Dropping in with dolphins … Sword of the Sea. Photograph: Giant Squid
Dropping in with dolphins … Sword of the Sea. Photograph: Giant Squid

Sword of the Sea channels surfing, spirituality and Shadow of the Colossus

This article is more than 8 months old

Surf across an ever-shifting ocean of sand and battle giant leviathans in the latest game from Giant Squid, makers of Abzû and The Pathless

There’s a joyous moment in the 2012 game Journey where, in a break from trudging through the desert, your robed character surfs effortlessly down a mountain of shifting sand while Austin Wintory’s award-winning soundtrack rises into an uplifting, triumphant melody. Sword of the Sea feels like that joyous moment has been stretched into an entire game.

Matt Nava, director of Sword of the Sea, says that he set out to create something fresh in the snowboarding/surfing genre, where the sea is made of undulating, ever-moving sand, and your surfboard doubles up as a weapon. Nava was the art director for Journey, but he left thatgamecompany shortly after Journey’s release to co-found Giant Squid, which launched the serene underwater exploration game Abzû in 2016, followed by third-person action adventure The Pathless in 2020. Sword of the Sea mixes elements from all of Nava’s previous games. “I think people definitely are going to feel that connection to Journey,” he says, not least because Austin Wintory is returning to compose the soundtrack, but also because Sword of the Sea tells an emotive story without any dialogue – or as Nava puts it, “creating narrative with colour and music and space”.

Hoverboard-friendly ruins … Sword of the Sea. Photograph: Giant Squid

There are nods to Abzû in the sense that the aim is to turn the desert into an ocean populated with all kinds of marine life. The influence of The Pathless can be felt, too: for the bow-and-arrow combat in that game, Nava says the studio wanted to make the player feel like a “pro archer”, making it easy to pull off spectacular shots. Similarly, in Sword of the Sea, the studio wants you to feel like a pro hoverboard surfer, able to pull off dramatic flips and tricks without the need to memorise complex button presses.

The look of Sword of the Sea instantly brings to mind Nava’s previous work on Journey, with its vast desert and mysterious ruins. Nava adores ancient architecture, and aimed to develop an architectural style that feels vaguely familiar, but mixes elements from different cultures to create something new and different. Although squeezing in hoverboard-friendly ruins was a challenge. “For this game, a big consideration is: which kinds of architectural forms are a good half pipe?” he says.

Nava says that when the water returns to the desert in Sword of the Sea, “it doesn’t become a flat ocean plain, it stays mountainous” – and thus all the more fun for surfing. He adds that the studio wanted to give people a chance to playfully interact with the denizens of the deep, just like in Abzû, but they also wanted to restrict the action to skimming about on the surface. The solution was unorthodox: make the marine creatures swim in the air. “We’ve kind of just embraced the surrealism in this game,” says Nava.

Provided material |
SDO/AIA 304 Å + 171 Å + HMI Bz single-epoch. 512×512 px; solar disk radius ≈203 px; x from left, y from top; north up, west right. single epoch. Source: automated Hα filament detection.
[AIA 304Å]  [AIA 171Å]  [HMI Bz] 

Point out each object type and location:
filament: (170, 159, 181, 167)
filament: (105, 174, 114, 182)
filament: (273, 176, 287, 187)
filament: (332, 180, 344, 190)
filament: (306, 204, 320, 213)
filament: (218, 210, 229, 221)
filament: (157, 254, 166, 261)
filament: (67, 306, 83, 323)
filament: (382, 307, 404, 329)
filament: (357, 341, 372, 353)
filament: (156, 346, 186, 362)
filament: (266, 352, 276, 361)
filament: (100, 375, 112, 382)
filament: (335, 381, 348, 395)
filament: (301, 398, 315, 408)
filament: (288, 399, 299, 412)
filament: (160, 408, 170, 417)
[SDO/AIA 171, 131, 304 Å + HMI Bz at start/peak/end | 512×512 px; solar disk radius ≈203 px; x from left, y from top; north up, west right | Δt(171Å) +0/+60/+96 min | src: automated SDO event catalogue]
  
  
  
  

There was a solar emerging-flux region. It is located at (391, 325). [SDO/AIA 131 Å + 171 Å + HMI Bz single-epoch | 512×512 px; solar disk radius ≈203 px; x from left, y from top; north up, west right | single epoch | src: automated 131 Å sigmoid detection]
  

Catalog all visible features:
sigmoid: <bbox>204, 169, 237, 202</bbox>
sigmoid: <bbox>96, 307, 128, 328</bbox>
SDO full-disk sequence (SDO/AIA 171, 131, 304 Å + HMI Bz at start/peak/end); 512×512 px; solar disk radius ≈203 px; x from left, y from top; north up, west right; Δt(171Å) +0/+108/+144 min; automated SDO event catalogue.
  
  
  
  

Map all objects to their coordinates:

Tasks |
1. Decide whether each statement agrees with the Sword of the Sea article. Answer yes or no, and quote the deciding words. (a) Giant Squid released Abzû in 2016. (b) Matt Nava composed the soundtrack for Sword of the Sea. (c) When the water returns to the desert, it becomes a flat ocean plain.
2. According to the Sword of the Sea article, what unorthodox solution let players interact with marine creatures while keeping the action on the surface?
3. Carry the Sword of the Sea article forward from its last sentence.

Exercise results |
1.
(a) Yes: "which launched the serene underwater exploration game Abzû in 2016"
(b) No: "Austin Wintory is returning to compose the soundtrack"
(c) No: "it doesn’t become a flat ocean plain, it stays mountainous"

2. The marine creatures were made to swim in the air.

3.
‘The environment itself is a character’ … Sword of the Sea. Photograph: Giant Squid

The 2005 game Shadow of the Colossus has been a big influence on the game’s combat, he says. The player will come across enormous leviathans at certain points, which provide flowing, cinematic encounters where your character remains in constant motion as they attack. But this isn’t a game about slashing through foes: the sword can only be used to attack at certain moments. The main focus is the movement.

The idea of fast-paced, constantly flowing boss fights seems reminiscent of Sonic Frontiers, and Nava says that in the original prototype of Sword of the Sea they actually included many elements seen in Sonic games, such as grind rails and boosters. “We basically decided not to make any of that stuff because it felt so ‘gamey’,” he says. “And it was so interesting to play Sonic Frontiers because we were like, ‘if we had made the opposite decision on every single little mechanic then we would have made this game’. It’s like this Bizarro World, inverted version of what Sword of the Sea could have been.”

Whereas Sonic is all about speed, Sword of the Sea centres on spirituality. The main character is hollow, a wraith in a suit of armour, a vessel to be filled. The environment itself is a character, and the focus is on developing a deep connection between the world and the player, says Nava. It is something that is inspired by his own experiences of scuba diving, snowboarding and surfing, times when he has felt a strong spiritual connection with the environment around him.

“I think it’s really important to everyone to have that connection,” he says. “For me, it’s just really being out there in nature, and seeing the beauty of this incredible world. You can see the patterns within it, but you can’t really understand them all, it’s so massive and magnificent. And I think that we have an opportunity with our games to convey that sense: the medium of games is uniquely equipped to deliver a really spiritual experience to people.”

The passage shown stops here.